The Throne of the Sovereign

Having by my thirty-third year pieced together the saintly Cottage of the People and the holy Altar of the Faith that I served in the so troubled and sadly divided emigration, I began to understand that both Cottage and Altar had to be completed by the sacred Throne, the Throne of the Sacral Christian Empire, which depended on the Cottage and the Altar, but which also protected them both. In the Kingdom of Heaven there was no need for it, but on earth this was the glue that kept everything together. The Throne had been overthrown on earth many decades before. But what was the hope that the Throne could be restored?

At that time there seemed to be virtually none, for the Throne lay in ruins. The Imperial reality had been reduced to fragments, each tiny part claiming to be the Empire! It had been reduced to freemasonry and corruption, to fallen compromises and flag-waving provincialism, to sterile intellectualism and private personality cults. It had been betrayed by disincarnate modernists who could not see the greater picture, as they lived in the bubble of their own egos; they could not see the great forest as a result of looking for too long at their own little saplings. Could it, by the grace of God and human repentance, be restored?

Conclusion

Thus through the saintly Cottage of the People I discovered the Kingdom of the Spirit, through the holy Altar of Faith the Kingdom of the Son, and through the sacred Throne of the Sovereign the Kingdom of the Father. I had discovered in the saints the spiritual essence of the People, in the Faith Orthodoxy and in the Throne Sovereignty.

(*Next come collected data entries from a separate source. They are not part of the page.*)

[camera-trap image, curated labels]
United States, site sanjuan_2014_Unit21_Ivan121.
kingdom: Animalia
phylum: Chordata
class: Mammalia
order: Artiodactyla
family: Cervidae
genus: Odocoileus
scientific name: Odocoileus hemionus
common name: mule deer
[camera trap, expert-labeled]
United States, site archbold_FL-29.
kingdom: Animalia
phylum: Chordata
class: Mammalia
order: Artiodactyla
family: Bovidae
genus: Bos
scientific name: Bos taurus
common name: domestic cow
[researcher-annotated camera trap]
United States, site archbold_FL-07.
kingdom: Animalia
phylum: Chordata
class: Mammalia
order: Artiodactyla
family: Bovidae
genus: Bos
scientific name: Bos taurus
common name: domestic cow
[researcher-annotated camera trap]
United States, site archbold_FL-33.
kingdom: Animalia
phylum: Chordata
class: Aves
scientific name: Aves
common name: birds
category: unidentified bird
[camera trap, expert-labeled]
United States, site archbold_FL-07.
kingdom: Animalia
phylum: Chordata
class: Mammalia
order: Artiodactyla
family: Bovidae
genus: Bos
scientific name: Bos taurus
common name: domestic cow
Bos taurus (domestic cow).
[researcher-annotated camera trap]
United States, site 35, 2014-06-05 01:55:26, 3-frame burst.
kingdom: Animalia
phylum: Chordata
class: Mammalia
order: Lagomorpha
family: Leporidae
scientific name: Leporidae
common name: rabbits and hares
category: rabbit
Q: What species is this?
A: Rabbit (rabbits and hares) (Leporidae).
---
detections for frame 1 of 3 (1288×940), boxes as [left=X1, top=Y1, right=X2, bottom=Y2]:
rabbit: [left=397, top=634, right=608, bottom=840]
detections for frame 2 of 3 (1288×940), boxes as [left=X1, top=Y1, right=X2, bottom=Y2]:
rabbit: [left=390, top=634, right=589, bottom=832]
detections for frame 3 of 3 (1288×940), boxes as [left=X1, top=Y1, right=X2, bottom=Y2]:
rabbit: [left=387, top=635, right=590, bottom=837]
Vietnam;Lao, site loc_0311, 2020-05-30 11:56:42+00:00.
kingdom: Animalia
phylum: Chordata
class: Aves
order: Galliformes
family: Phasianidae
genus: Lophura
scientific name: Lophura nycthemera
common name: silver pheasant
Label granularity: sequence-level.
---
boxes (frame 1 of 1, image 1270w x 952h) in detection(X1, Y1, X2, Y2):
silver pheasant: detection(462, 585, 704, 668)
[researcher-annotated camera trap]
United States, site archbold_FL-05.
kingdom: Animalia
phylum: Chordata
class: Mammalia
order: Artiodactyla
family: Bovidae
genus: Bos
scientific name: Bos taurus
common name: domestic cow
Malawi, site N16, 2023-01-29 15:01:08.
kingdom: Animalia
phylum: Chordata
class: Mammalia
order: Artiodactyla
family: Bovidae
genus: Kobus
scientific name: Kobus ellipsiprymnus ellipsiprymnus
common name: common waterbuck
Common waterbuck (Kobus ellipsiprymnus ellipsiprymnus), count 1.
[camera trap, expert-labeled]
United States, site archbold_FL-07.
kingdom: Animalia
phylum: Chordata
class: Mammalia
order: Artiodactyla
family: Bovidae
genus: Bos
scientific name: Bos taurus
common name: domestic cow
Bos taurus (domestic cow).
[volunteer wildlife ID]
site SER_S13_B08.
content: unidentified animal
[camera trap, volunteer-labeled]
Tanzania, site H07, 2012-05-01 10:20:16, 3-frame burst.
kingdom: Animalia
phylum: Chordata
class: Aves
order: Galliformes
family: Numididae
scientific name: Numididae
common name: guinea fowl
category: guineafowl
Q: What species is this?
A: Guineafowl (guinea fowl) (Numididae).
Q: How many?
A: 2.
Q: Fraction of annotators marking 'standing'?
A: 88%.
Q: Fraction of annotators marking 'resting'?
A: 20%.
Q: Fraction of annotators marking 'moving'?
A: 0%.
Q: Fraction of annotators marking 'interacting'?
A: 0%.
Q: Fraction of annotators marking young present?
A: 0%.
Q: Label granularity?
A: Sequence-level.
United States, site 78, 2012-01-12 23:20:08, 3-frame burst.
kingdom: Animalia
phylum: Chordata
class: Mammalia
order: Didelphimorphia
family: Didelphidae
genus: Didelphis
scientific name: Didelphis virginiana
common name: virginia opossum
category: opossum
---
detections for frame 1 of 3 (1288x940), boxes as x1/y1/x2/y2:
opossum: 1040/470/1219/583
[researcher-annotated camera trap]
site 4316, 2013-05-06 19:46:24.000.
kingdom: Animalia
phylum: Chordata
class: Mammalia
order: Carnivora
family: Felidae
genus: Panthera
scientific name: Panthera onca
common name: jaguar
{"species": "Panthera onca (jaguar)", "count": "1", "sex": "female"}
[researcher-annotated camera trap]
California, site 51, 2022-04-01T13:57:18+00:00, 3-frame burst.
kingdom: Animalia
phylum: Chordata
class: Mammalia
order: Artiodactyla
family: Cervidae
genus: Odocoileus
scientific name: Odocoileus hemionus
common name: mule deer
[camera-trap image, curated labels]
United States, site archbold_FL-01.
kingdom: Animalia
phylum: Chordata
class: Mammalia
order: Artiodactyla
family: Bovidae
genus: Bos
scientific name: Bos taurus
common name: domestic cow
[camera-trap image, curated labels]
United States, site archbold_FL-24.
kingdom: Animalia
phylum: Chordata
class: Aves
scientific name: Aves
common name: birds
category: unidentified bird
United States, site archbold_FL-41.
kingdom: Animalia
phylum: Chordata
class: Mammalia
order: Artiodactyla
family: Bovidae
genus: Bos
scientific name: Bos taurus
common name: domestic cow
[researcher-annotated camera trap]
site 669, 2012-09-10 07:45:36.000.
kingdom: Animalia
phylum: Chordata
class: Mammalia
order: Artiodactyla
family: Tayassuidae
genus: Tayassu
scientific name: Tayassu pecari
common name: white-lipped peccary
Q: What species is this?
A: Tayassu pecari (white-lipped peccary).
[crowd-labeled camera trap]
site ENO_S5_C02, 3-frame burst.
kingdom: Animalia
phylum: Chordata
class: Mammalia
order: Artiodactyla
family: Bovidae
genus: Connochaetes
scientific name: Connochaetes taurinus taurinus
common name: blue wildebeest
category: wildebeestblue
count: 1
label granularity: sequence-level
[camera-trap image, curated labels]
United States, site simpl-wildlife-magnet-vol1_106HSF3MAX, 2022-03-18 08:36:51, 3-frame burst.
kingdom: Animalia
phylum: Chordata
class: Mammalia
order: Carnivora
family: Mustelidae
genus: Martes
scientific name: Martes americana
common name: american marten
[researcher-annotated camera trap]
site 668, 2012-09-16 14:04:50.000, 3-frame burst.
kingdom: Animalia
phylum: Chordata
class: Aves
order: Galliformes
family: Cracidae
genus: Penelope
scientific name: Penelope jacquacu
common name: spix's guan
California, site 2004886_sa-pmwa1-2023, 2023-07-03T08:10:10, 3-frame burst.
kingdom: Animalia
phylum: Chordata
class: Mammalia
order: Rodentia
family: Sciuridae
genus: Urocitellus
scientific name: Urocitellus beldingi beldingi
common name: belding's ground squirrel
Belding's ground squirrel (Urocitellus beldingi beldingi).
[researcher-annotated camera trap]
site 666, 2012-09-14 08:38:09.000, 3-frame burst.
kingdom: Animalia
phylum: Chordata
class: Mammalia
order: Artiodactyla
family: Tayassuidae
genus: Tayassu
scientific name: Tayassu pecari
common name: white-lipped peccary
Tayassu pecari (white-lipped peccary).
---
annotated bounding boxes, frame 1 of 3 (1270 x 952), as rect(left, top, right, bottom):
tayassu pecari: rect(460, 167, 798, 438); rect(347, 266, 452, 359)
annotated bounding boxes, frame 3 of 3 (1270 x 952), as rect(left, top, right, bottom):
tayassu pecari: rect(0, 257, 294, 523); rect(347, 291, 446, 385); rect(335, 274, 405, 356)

I had discovered Christian Civilization, the opposite of the anti-Civilization that I had been born into, with its world wars, death camps, atomic bombs, cult of mammon and ruthless exploitation and genocide of Non-Europeans. I had seen the big picture, discovering the unique Christian Civilization.

Elitism despised and mocked the Cottage of the People; the Establishment falsified and compromised the Altar of the Faith; Secularism betrayed and scorned the Throne of the Sovereign. But I had seen the big picture, discovering the unique Christian Civilization. It could be called Roma Nova, the Third Rome or Holy Rus, though to some those terms have nationalistic undertones, but it is simply the Sacral Christian Empire. That Empire began in York on 25 July 306 and ended in Ekaterinburg on 17 July 1918. However, has it ended? Or has it merely been interrupted by ‘treachery, cowardice and deceit’?